• _THE TASK_
Put the listing from the line containing "Is the black" through the end of the listing into a two-column CSV with the columns input and output. Each row should hold one text and its answer, with each value in a single quoted field and line breaks replaced by spaces.

Data extracted from a collection
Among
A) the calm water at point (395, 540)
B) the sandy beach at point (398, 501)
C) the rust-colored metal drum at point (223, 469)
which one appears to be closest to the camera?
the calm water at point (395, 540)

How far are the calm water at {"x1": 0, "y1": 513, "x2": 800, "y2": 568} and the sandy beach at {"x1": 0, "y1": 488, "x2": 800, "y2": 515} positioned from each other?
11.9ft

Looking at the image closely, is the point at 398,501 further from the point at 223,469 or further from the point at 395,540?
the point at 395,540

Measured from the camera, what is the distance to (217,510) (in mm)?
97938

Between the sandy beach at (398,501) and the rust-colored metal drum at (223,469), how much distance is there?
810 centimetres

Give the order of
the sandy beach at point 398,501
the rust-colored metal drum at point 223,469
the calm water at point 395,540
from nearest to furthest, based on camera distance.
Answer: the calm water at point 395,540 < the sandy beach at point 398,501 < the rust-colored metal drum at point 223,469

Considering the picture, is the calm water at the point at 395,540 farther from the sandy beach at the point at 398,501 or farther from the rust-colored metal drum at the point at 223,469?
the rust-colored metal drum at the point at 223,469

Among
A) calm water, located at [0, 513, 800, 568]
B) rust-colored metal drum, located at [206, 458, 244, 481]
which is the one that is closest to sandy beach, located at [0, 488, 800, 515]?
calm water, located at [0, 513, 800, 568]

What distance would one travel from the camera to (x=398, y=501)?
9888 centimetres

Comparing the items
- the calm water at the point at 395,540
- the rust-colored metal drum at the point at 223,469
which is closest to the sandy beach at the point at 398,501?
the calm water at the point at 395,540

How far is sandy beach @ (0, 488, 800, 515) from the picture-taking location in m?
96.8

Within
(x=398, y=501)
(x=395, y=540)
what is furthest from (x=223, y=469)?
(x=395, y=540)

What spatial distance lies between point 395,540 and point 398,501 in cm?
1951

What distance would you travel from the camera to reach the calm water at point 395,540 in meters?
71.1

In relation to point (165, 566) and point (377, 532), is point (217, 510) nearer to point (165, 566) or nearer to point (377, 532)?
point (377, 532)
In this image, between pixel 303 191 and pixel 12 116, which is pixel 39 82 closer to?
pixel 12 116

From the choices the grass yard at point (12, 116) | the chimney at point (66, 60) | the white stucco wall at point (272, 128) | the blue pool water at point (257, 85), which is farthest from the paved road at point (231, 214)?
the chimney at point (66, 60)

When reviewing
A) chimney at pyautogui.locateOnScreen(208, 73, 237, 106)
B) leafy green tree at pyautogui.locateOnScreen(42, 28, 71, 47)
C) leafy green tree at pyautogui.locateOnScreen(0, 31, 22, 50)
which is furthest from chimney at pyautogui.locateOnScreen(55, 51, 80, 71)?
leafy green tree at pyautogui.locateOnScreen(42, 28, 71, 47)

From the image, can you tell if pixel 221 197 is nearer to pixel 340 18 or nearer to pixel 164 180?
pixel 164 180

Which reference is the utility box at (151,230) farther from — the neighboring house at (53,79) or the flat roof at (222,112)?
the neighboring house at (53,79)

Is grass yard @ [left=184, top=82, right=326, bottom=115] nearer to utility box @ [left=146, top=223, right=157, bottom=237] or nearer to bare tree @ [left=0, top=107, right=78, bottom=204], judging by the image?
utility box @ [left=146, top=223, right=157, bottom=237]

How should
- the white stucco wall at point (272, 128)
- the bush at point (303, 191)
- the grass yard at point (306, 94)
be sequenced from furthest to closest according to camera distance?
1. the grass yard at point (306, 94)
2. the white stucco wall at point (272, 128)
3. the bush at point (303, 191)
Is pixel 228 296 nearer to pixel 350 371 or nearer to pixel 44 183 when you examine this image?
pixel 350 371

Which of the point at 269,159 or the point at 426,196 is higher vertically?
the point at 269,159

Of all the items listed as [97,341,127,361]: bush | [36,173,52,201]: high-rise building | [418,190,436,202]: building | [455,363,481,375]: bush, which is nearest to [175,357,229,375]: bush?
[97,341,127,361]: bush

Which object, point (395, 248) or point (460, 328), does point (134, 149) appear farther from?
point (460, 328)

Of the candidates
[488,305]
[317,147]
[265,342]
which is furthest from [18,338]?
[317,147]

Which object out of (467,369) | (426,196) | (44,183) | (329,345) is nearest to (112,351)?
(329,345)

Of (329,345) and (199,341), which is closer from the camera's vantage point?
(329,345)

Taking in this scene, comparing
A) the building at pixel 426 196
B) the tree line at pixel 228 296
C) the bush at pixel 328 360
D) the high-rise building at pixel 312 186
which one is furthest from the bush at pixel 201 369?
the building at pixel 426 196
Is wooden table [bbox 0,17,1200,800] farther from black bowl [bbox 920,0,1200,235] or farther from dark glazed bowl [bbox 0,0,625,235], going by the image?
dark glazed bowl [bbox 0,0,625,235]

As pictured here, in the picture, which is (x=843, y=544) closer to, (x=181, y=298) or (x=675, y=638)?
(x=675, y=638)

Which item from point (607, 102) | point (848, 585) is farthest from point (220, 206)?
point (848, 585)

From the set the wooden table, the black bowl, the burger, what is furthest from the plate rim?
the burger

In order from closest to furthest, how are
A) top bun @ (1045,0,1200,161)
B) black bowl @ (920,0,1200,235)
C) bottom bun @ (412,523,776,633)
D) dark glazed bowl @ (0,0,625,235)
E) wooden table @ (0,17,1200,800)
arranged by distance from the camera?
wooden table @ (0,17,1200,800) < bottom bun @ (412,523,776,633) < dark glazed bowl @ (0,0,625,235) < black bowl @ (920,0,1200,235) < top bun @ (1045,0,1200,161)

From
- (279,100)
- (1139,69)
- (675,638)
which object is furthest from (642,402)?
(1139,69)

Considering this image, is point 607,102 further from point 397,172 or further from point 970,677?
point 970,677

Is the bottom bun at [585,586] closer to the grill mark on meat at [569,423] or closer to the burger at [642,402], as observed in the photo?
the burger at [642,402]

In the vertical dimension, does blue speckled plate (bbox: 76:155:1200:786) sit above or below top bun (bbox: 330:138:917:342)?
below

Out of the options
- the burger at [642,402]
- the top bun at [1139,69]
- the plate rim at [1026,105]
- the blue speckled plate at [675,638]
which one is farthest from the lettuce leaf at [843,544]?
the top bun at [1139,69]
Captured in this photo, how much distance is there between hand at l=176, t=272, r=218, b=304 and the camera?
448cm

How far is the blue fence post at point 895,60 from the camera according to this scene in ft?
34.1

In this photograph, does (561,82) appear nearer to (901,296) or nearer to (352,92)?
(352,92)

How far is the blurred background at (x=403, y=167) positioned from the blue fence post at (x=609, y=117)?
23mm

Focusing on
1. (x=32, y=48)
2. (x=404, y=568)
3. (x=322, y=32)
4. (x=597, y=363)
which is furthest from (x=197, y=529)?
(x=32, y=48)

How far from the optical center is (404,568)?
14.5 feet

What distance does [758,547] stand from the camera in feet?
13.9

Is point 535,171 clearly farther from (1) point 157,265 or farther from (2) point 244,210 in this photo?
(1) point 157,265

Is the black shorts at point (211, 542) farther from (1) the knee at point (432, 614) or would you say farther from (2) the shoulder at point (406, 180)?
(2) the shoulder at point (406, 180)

• _ANSWER IN FULL_
input,output
"Is the black shorts at point (211, 542) farther from (1) the knee at point (432, 614) or would you say farther from (2) the shoulder at point (406, 180)?","(2) the shoulder at point (406, 180)"